After more than 35 years in filmmaking, Moir knows a thing or two about moving people with moving images. He discontinued his honours year in 1968 to take an opportunity as a film production assistant and never looked back. Throughout his career, he produced dozens of educational films, documentaries and short dramas, winning various awards along the way, including a 1988 Gold Logie for most popular miniseries, The Shiralee. In 1989, he took on the role of Executive Producer for Film Australia, and was promoted to CEO shortly after. Stepping down after almost a decade, Moir served another seven years in consulting roles, which included six on the Australian Film Commission.
Dr Garry Lewis
MBBS ’65, MREHABCLNG ’00, HSCD ’10
Awarded his most recent degree from Sydney at the age of 75, Lewis holds 13 degrees and five doctorates. After growing up working on the land with his father, he went on to pursue his dream of studying medicine. He first graduated from Sydney in the 1960s and recalls overflowing lecture theatres, all-night card games and forging lifelong friendships.
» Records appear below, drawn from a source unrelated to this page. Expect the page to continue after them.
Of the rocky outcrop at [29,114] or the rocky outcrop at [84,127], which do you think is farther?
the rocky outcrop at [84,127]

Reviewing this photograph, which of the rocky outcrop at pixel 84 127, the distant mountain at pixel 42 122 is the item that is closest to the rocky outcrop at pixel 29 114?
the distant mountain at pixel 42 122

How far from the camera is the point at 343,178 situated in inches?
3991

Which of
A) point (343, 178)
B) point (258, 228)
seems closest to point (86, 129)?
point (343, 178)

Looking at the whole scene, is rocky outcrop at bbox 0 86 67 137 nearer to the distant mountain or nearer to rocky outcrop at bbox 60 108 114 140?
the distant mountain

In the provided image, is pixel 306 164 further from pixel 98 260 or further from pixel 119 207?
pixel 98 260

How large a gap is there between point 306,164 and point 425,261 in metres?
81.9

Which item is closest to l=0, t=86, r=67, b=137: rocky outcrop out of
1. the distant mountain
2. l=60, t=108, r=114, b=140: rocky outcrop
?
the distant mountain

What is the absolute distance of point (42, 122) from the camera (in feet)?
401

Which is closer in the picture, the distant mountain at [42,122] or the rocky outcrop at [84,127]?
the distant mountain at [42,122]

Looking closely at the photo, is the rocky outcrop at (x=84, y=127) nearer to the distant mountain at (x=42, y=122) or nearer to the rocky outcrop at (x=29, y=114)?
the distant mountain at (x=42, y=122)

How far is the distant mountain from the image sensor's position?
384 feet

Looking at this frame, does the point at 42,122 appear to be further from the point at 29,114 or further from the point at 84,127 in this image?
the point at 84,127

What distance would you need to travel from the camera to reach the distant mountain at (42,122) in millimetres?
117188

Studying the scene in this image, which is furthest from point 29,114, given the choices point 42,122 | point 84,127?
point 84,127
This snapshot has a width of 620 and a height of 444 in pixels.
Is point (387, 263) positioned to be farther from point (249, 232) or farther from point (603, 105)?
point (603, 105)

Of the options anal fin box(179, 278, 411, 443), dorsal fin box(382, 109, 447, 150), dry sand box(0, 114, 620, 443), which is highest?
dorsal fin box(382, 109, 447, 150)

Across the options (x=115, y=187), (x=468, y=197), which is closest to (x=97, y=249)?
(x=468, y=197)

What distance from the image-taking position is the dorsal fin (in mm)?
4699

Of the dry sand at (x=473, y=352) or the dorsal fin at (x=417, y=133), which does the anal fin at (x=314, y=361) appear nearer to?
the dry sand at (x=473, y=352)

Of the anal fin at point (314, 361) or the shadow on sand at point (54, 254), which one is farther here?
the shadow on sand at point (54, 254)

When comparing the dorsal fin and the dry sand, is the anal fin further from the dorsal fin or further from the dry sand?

He has worked as a doctor across Australia, England and Canada over 50 years. He was awarded overseas fellowships, a professorship, a specialisation in anaesthesia, published significant research, made breakthroughs in the treatment of asthma and radiation sickness, and holds qualifications in theology, science, letters and alternative medicine. A car enthusiast, he still owns a 1956 Armstrong Siddeley limousine, which he rides in the back seat of, alongside his wife, Elizabeth.
BA ’64, MA ’74
Born in China to Hungarian parents, Ring (née Wise) immigrated to Australia in 1949. After majoring in psychology and anthropology and working as a clinical psychologist, she and her husband, a doctor, moved to Papua New Guinea, where she worked and studied as an anthropologist, gaining a master’s degree in 1974 from Sydney. After working in the US, Sydney and Brisbane and earning a Graduate Diploma in Health Education from the Brisbane College of Advanced Education in 1983, positions as tutorial fellow and lecturer led to her becoming the principal research officer in medical education at the University of Queensland, while completing her PhD in health sociology. Her current focus is writing on a range of ageing matters, with her book on this topic published this year. With three children and six grandchildren, she is also passionate about the environment.
Valerie Hoogstad AM
Hoogstad says she has seen Australian society undergo significant transformation, having commenced her University studies in 1960, when the landscape for women was changing. Through paid employment and volunteering, she has supported and upskilled people from all walks of life. This has included mentoring former prisoners. When she found that many were illiterate, with limited materials to help them learn, Hoogstad wrote a series of textbooks to fill the gap. Later hired as a lecturer at the University of Technology, Sydney (UTS) and the Australian Catholic University (ACU), she saw the introduction of international students to Australia, and went on to become ACU’s Director of International Students. A lifelong volunteer who currently serves on several boards, Hoogstad was named a Member of the Order of Australia earlier this year.